Como consecuencia de lo anterior, Unión de Castilla-La Mancha pide:

  • Que las limitaciones derivadas de los índices de propagación de incendios se apliquen a todos los sectores por igual. Si a unos se les prohíbe trabajar, que se prohíba toda actividad desarrollada fuera del casco urbano. Potencialmente, todos pueden provocar incendios, pero, como ya vimos más arriba, la agricultura es la que menos, a pesar de ocupar todo el territorio rural y de que su actividad se desarrolla exclusivamente en él.

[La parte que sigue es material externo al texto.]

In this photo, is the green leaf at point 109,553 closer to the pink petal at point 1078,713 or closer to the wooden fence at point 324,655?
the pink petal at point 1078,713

  • Que se deje de meter mano al cajón. GEACAM debe financiarse con los presupuestos generales, no con los del sector agrario. Si realiza un servicio en beneficio de todos, todos debemos pagarlo, no solo unos pocos. Nadie en sus cabales pretendería que los agricultores pagaran de su bolsillo la sanidad o la educación para toda la población.
  • Un cambio en el protocolo de los bomberos urbanos. Si un coche ya está calcinado, mejor ponerse a apagar el pasto y evitar que el foco se extienda. Hay que atender lo perentorio y dejar lo insalvable.